● **Supplied passage**
..............................
We are pleased to present the Global Interim Financial Report for the half year ended 31 December 2016.

 

Oil prices increased in the latter part of 2016, with the Brent price averaging US$47 per barrel over the reporting period.

 

The Company's Petroleum Exploration Licence covering two blocks, 1910B and 2010A in the Walvis Basin Offshore Namibia, was extended in December 2015 into Phase 2, which is for a duration of 24 months  with a reduced Minimum Work Programme. In place of the previous well commitment in Phase 2, the Company undertook to reprocess and re-interpret previously acquired 2D seismic data and to shoot 800 kilometres of new 2D. To this end the Company's technical team has evaluated reprocessed 2D seismic data from the 1990s and also reprocessed speculative 2D seismic data shot over its blocks in 2011/12 by seismic company TGS, both of which were purchased in 2016.  The evaluation of this data has proven to be very encouraging with regard to the hydrocarbon potential in Global's blocks. Notably the work has increased confidence in a syn-rift oil play in the outboard or deep water region offshore Namibia and the likely presence of both reservoir and source within the Company's blocks. Combined with the existing prospect portfolio within the blocks, this has improved Global's view on the overall prospectivity of its acreage. Towards the end of 2016, the Company invited tenders for the new infill 2D seismic survey, and these tenders are currently being evaluated.
..............................
● **Information shown**
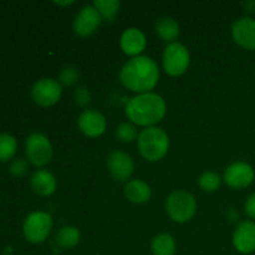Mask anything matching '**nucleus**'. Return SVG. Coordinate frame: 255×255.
..............................
● **Challenges**
- a) Turn the paragraph of the interim financial report that begins "The Company's Petroleum Exploration Licence" into a short bulleted list that keeps its main facts.
- b) Carry the interim financial report forward, starting right after its final sentence.
The lines after the interim financial report come from a separate source.

● **Expected responses**
- a)
- In December 2015, the Company's exploration licence for blocks 1910B and 2010A in the Walvis Basin offshore Namibia was extended into Phase 2. This phase lasts 24 months and has a reduced Minimum Work Programme.
- Instead of the earlier well commitment, the Company agreed to reprocess and re-interpret previously acquired 2D seismic data and to shoot 800 kilometres of new 2D.
- The technical team evaluated two sets of reprocessed 2D data, both bought in 2016: data from the 1990s and speculative data that TGS shot over the blocks in 2011/12.
- The results were very encouraging. They raised confidence in a deep-water syn-rift oil play and in the likely presence of both reservoir and source in the blocks. Together with the existing prospect portfolio, this improved Global's view of its acreage.
- Toward the end of 2016, the Company invited tenders for the new infill 2D seismic survey. Those tenders are now being evaluated.

- b)
The Company previously announced that environmental decrees had been published by the Italian authorities in relation to two of the Company's four offshore permit applications (d 82 F.R-GP and d 83 F.R-GP). The Company was informed in December 2016 that relevant local authorities had appealed against the two environmental decrees. After the end of the reporting period, Global was informed that a further six appeals had been launched against the environmental decrees by a mixture of local urban authorities and special interest groups. The Company will take the necessary steps to oppose all of the appeals. The Company understands that local authorities have recently appealed against other environmental decrees in the Southern Adriatic, and that such appeals have been rejected by the competent legal tribunal. 

 

Financial

During the half year ended 31 December 2016, the Group recorded a loss after tax of US$957,681 (31 December 2015: loss US$1,287,728). Cash balances at 31 December 2016 amounted to US$8,922,223 (30 June 2016: US$10,172,598). The Group has no debt.

 

Strategy and Outlook

The ability to raise the finance necessary for funding asset development following an acquisition has remained challenging in the context of the relative slump in the commodity price since 2014. However, oil prices increased in the latter part of 2016, and market conditions for E&P financings have shown some improvement recently.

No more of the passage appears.